Now, say I have a set S(A) = {all onto mappings of A to A }, so $f$ and $g \in S$
Then,

$f o g(a_0) = f(g(a_0)) = f(a_i) , a_i, a_0 \in A; a_i$ represents all elements in A that are being hitted.
Now, the domain of $f$ is set A, since $g$ is onto. And now all elements in the domain of $f$ will hit all elements in the codomain of f.
Therefore, $fog \in S(A)$

Is this correct? Or is it weak, illogical, flawed ... ?

 

[PeroK]

Homework Statement

Prove that set of all onto mappings of A->A is closed under composition of mappings:

Homework Equations

Definition of onto and closure on sets.

The Attempt at a Solution

Say, $f$ and $g$ are onto mappings from A to A.
Now, say I have a set S(A) = {all onto mappings of A to A }, so $f$ and $g \in S$
Then,

$f o g(a_0) = f(g(a_0)) = f(a_i) , a_i, a_0 \in A; a_i$ represents all elements in A that are being hitted.
Now, the domain of $f$ is set A, since $g$ is onto. And now all elements in the domain of $f$ will hit all elements in the codomain of f.
Therefore, $fog \in S(A)$

Is this correct? Or is it weak, illogical, flawed ... ?

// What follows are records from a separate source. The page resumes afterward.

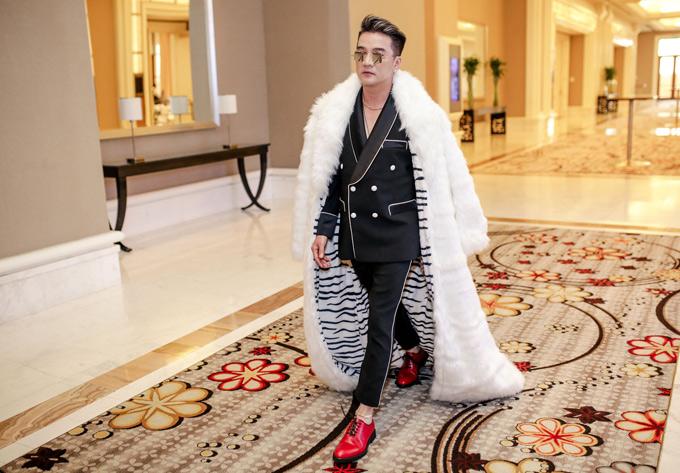 Nam ca sĩ trông sang trọng, quyền lực với áo choàng lông, vest đen và giày hiệu bóng loáng. Anh tiết lộ đã chi tiền tỷ cho MV này.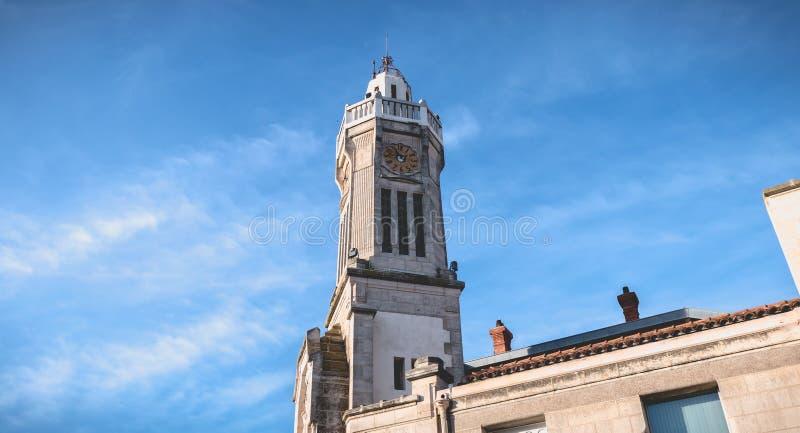 Detalle arquitectónico de Art Deco Building Consular Palace en Sete, Francia fotos de archivo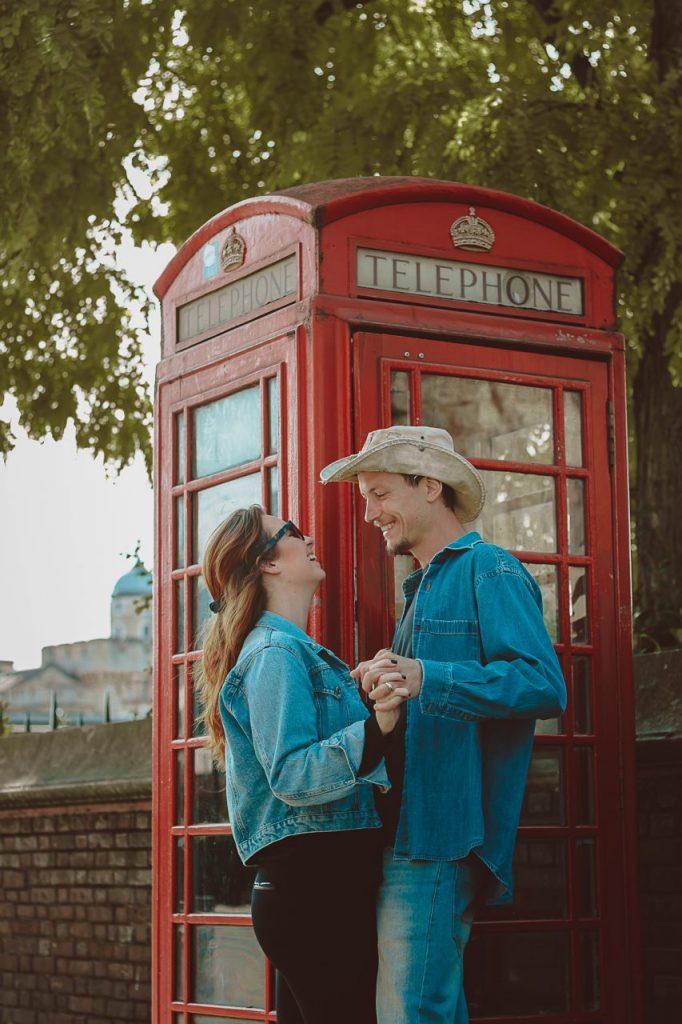 Ensaio casal feliz com cabines telefônicas realizado por fotógrafa brasileira em Londres
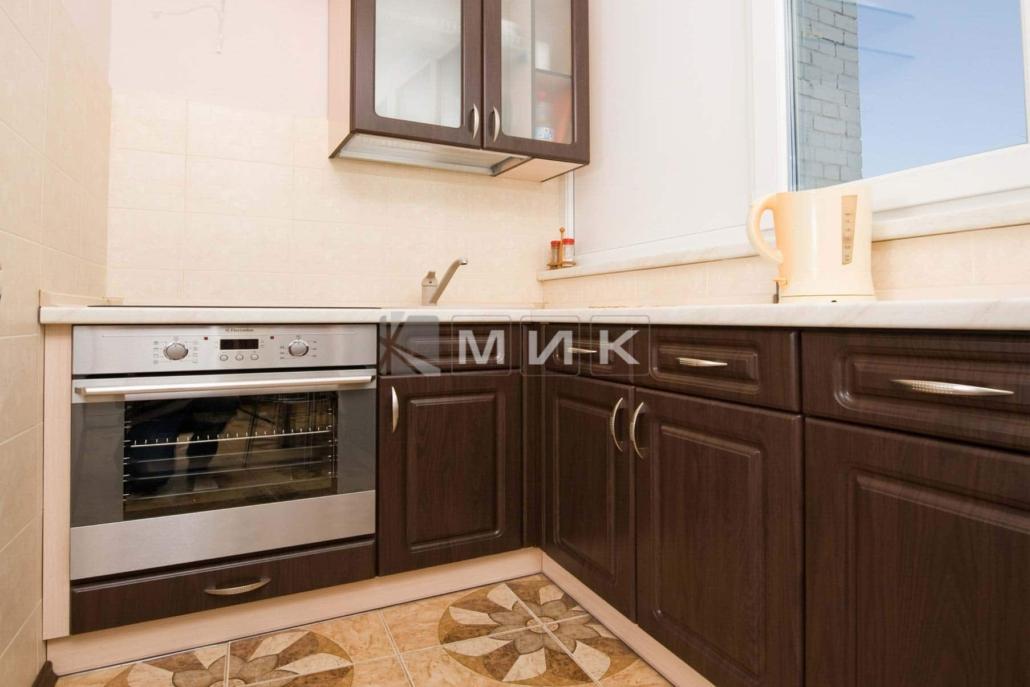 маленькая-кухня-цвет-темный-орех-5007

It's not correct. Both the general approach and the details are not right.

First, there's no need to introduce S(A) when you did. Stick with f and g being onto. You need to show that f o g is onto. Now, can you write down the definition of onto for f o g? Try writing it as:

"We need to show that ..."

 

[knowLittle]

Thanks.
We need to show that $fog$ is onto or in other words
fog = z = f(g(x)) =A?

f: A-> A : f(a) = A
g: A ->A: g(a) = A

Is this correct?

 

[SammyS]

Thanks.
We need to show that $fog$ is onto or in other words
fog = z = f(g(x)) =A?

f: A-> A : f(a) = A
g: A ->A: g(a) = A

Is this correct?

You need to show that for every z in A, there is an x in A such that $\ (f \circ g) \, (x)=z \$ .

 

[knowLittle]

Still not very sure on how to start.
BTW, is there anything rescuable from my first approach?

 

[SammyS]

Still not very sure on how to start.
BTW, is there anything rescuable from my first approach?

Sure.

Having f & g be chosen from set S is fine.

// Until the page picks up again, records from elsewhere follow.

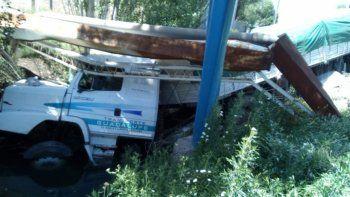 camionero perdio el control y termino adentro de un desagüe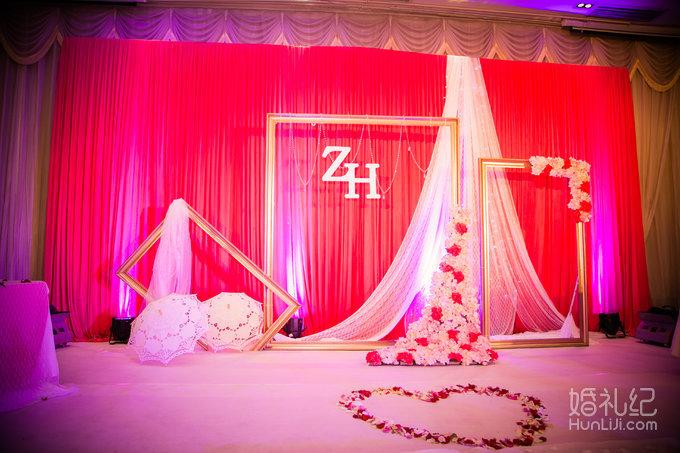 【艾丽丝】玫红色热恋室内婚礼套餐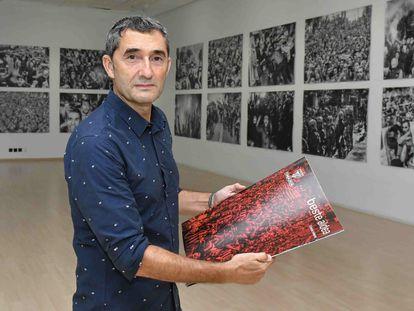 Ernesto Valverde, en la inauguración de la exposición de sus fotografías en Bilbao.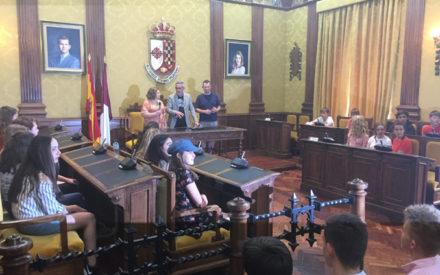 El alcalde recibe a 18 alumnos ingleses en su intercambio con el centro Bernardo de Balbuena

Then show that $\ f\circ g\$ is onto.

 

[PeroK]

Thanks.
We need to show that $fog$ is onto or in other words
fog = z = f(g(x)) =A?

f: A-> A : f(a) = A
g: A ->A: g(a) = A

Is this correct?

If you don't know the definition of onto, how can you prove a function is onto? Formal definitions are essential for rigorous mathematics.

Does the formal definition that Sammy gave you make sense?

I'd do two things to start. First, I'd write down what you know about f and g being onto.

Then, I'd find an example. Perhaps f, g: [0, 1] -> [0, 1], where f(x) = x^2 and g(x) = 1 - x. Check that these are onto, then show that f o g is onto. Why is f o g onto? Then, try to generalise this for any functions.